# Booster Powermac G4 Swtooch (AGP), booster la ram, firmewir



## -oldmac- (26 Août 2008)

Bonjour, je vient d'acheter un Powermac G4 Sawtooch 350 Mhz avec 128 Mo de ram, je vient de lui installé mac os 9.2 et je voudrais lui augmenter la ram. Il me reste plein de ram en PC 100/133 mais seront t-elle toutes compatible. Je vais l'augmenter jusqu'a qu'a 512 Mo et Instaler Mac OS X Panther. Mai je vient de télécharger la mise à jour du firmeware mais je trouve la procédure compliquer si quelq'un peut me détailer comment faire (faut pas que je me plante).

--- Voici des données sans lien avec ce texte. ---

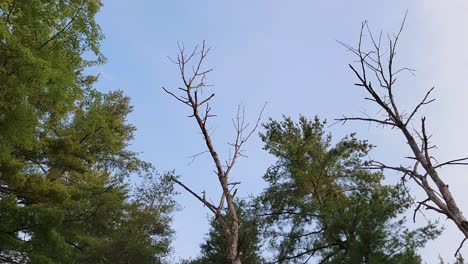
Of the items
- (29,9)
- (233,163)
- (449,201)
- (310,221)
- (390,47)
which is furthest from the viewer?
(310,221)

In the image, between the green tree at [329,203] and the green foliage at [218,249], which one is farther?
the green foliage at [218,249]

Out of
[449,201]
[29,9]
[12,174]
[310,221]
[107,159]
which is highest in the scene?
[107,159]

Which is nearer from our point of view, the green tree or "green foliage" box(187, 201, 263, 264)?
the green tree

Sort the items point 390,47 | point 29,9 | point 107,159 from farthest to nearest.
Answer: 1. point 107,159
2. point 29,9
3. point 390,47

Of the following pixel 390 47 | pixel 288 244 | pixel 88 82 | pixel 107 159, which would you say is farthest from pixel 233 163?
pixel 88 82

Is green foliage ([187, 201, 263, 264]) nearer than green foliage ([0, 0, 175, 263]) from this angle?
No

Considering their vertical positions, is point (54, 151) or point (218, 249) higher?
point (54, 151)

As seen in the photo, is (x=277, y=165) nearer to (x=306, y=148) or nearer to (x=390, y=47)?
(x=306, y=148)

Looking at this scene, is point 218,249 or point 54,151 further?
point 218,249

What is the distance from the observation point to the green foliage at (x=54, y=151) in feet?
25.5

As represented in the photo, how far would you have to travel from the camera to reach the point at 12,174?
36.8 ft

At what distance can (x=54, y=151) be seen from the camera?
13.8 metres

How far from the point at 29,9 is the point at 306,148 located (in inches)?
373

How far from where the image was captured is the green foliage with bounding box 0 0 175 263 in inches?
306
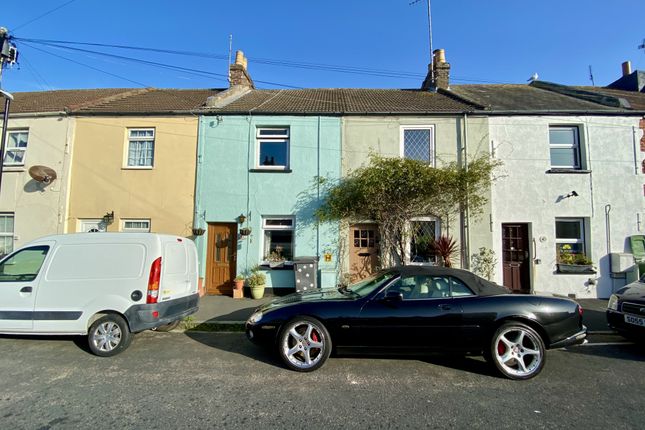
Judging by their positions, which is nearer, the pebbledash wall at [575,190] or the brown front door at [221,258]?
the pebbledash wall at [575,190]

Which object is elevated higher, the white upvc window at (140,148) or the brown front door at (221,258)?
the white upvc window at (140,148)

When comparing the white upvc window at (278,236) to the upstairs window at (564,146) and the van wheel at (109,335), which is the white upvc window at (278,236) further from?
the upstairs window at (564,146)

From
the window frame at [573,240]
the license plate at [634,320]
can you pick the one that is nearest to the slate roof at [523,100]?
the window frame at [573,240]

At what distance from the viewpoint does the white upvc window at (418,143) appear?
33.1 feet

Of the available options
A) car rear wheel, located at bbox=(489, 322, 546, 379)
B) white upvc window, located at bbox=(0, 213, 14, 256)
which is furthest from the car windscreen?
white upvc window, located at bbox=(0, 213, 14, 256)

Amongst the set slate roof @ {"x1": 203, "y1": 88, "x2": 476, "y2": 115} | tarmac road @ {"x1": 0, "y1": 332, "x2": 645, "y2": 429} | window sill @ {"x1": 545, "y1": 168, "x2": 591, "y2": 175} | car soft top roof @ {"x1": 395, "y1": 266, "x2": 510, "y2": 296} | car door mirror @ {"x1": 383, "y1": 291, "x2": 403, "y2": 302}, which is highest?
slate roof @ {"x1": 203, "y1": 88, "x2": 476, "y2": 115}

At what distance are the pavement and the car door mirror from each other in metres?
3.37

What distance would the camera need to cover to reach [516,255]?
31.6 ft

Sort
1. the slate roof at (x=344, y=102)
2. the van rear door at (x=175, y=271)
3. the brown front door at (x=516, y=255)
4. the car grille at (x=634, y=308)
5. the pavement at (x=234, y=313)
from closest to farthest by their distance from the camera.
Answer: the car grille at (x=634, y=308) < the van rear door at (x=175, y=271) < the pavement at (x=234, y=313) < the brown front door at (x=516, y=255) < the slate roof at (x=344, y=102)

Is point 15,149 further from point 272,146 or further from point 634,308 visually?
point 634,308

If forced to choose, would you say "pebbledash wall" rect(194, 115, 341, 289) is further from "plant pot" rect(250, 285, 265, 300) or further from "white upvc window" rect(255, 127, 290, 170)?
"plant pot" rect(250, 285, 265, 300)

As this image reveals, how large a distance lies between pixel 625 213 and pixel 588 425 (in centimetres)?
946

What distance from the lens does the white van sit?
4719mm

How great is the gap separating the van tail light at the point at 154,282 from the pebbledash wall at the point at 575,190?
9036 mm
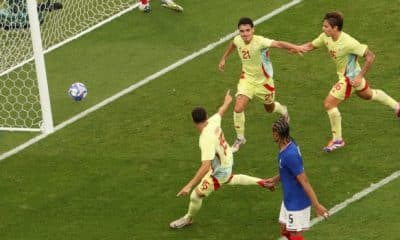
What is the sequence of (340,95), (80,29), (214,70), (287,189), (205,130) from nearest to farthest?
(287,189) → (205,130) → (340,95) → (214,70) → (80,29)

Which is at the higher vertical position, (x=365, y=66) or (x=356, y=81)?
(x=365, y=66)

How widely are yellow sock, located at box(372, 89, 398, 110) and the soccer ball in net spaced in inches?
190

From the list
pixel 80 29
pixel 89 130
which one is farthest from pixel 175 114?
pixel 80 29

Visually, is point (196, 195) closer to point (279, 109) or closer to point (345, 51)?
point (279, 109)

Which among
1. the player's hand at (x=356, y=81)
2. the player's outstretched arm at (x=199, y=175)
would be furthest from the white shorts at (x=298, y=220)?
the player's hand at (x=356, y=81)

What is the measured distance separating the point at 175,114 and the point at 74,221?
3.40 metres

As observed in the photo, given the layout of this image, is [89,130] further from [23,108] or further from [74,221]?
[74,221]

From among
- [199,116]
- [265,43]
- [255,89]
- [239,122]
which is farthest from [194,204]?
[265,43]

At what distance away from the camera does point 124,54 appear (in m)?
18.9

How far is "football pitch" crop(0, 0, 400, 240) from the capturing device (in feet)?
45.1

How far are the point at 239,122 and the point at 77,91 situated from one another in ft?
10.5

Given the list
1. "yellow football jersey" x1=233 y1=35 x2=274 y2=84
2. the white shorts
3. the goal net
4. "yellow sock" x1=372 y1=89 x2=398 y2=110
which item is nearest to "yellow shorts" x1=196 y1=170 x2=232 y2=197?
the white shorts

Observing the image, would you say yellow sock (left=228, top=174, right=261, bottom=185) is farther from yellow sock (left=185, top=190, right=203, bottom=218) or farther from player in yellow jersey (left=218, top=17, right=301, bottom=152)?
player in yellow jersey (left=218, top=17, right=301, bottom=152)

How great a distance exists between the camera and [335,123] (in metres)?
15.0
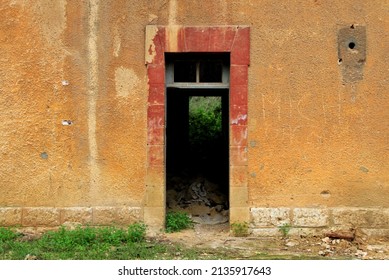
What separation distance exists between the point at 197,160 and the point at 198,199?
1.99 meters

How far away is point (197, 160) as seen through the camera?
9961 millimetres

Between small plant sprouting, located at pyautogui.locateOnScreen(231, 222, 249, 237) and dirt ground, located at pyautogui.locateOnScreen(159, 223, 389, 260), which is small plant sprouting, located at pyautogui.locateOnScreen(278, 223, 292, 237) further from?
small plant sprouting, located at pyautogui.locateOnScreen(231, 222, 249, 237)

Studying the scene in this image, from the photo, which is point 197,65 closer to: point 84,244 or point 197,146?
point 84,244

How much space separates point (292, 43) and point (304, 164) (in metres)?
1.69

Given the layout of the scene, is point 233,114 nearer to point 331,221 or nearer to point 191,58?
point 191,58

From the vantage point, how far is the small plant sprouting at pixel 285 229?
263 inches

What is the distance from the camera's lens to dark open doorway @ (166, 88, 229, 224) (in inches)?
310

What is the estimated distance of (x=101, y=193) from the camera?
265 inches

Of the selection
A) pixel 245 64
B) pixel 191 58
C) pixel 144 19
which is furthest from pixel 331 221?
pixel 144 19

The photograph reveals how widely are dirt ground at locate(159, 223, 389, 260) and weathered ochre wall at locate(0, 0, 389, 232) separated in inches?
20.0

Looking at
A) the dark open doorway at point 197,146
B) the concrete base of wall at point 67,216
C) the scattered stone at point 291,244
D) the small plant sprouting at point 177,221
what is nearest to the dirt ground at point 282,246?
the scattered stone at point 291,244

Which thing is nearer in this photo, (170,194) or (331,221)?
(331,221)

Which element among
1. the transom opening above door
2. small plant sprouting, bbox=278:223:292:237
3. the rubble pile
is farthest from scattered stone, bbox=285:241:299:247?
the transom opening above door

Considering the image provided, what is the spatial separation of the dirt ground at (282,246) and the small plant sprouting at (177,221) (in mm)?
110
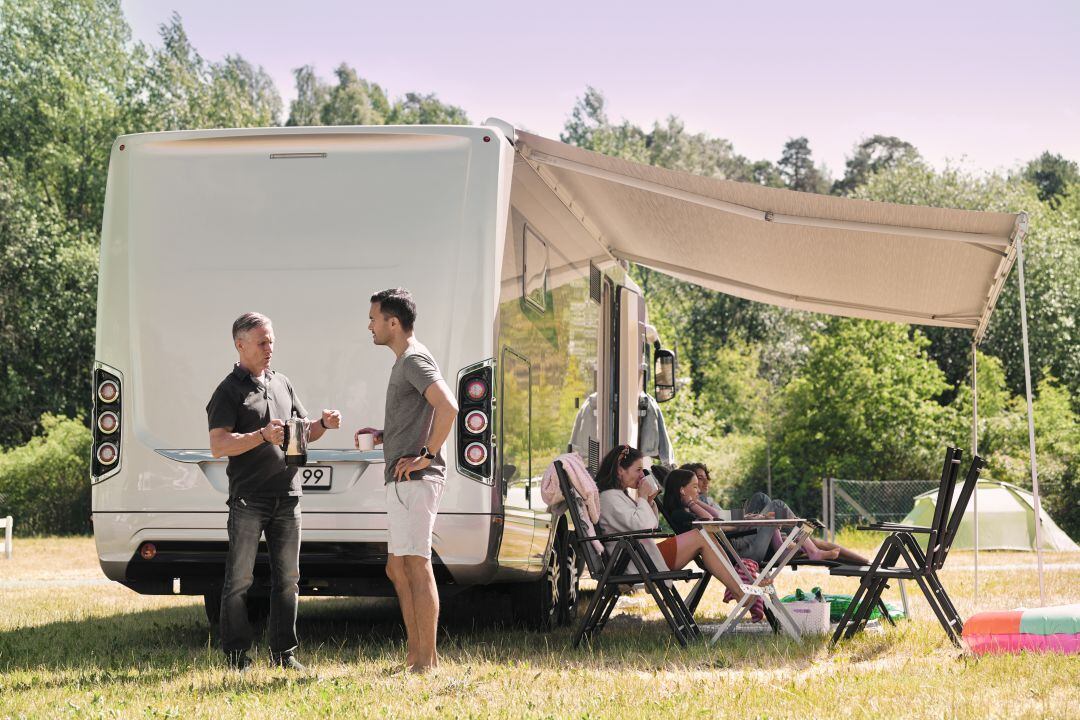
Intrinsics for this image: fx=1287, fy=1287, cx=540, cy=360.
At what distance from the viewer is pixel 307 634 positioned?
773 cm

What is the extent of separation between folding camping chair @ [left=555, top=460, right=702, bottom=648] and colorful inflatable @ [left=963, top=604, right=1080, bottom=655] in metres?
1.48

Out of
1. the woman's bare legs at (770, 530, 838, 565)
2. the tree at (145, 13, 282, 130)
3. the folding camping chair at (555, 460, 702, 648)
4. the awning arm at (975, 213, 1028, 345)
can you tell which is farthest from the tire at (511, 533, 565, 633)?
the tree at (145, 13, 282, 130)

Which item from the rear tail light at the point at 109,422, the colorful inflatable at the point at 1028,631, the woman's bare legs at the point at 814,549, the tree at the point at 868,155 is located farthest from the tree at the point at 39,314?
the tree at the point at 868,155

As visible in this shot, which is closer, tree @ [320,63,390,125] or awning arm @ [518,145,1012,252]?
awning arm @ [518,145,1012,252]

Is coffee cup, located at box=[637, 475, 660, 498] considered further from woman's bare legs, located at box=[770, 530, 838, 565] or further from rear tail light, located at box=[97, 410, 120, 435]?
rear tail light, located at box=[97, 410, 120, 435]

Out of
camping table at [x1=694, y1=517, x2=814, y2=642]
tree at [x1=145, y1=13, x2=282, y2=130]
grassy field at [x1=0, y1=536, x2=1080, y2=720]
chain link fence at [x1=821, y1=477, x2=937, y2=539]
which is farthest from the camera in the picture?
tree at [x1=145, y1=13, x2=282, y2=130]

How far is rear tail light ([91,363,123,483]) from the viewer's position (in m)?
6.38

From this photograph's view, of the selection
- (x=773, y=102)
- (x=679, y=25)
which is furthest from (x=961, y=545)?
(x=773, y=102)

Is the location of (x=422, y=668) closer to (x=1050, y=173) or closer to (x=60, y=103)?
(x=60, y=103)

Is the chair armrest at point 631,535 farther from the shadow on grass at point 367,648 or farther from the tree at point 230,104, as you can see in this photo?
the tree at point 230,104

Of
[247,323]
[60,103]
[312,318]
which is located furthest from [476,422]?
[60,103]

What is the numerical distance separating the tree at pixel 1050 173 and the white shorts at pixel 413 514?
53.0 meters

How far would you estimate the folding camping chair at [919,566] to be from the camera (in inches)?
270

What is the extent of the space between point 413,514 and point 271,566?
34.5 inches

Voila, merci d'avance pour votre aide

OLDMAC

PS : Je vient d'installer un disque-dur de 20 Gb que j'ai achété et ça marche convenablement

PS2 : La carte graphique ATI RAGE 128 Pro prends t-elle en charge QE et CI sous Mac OS X ?


----------



## ntx (26 Août 2008)

-oldmac- a dit:


> La carte graphique ATI RAGE 128 Pro prends t-elle en charge *QE* et *CI* sous Mac OS X ?


Qu'est-ce ?


----------



## -oldmac- (28 Août 2008)

c'est Quartz Extrème et Quore Image mais en faite elle ne les prends pas en charge


----------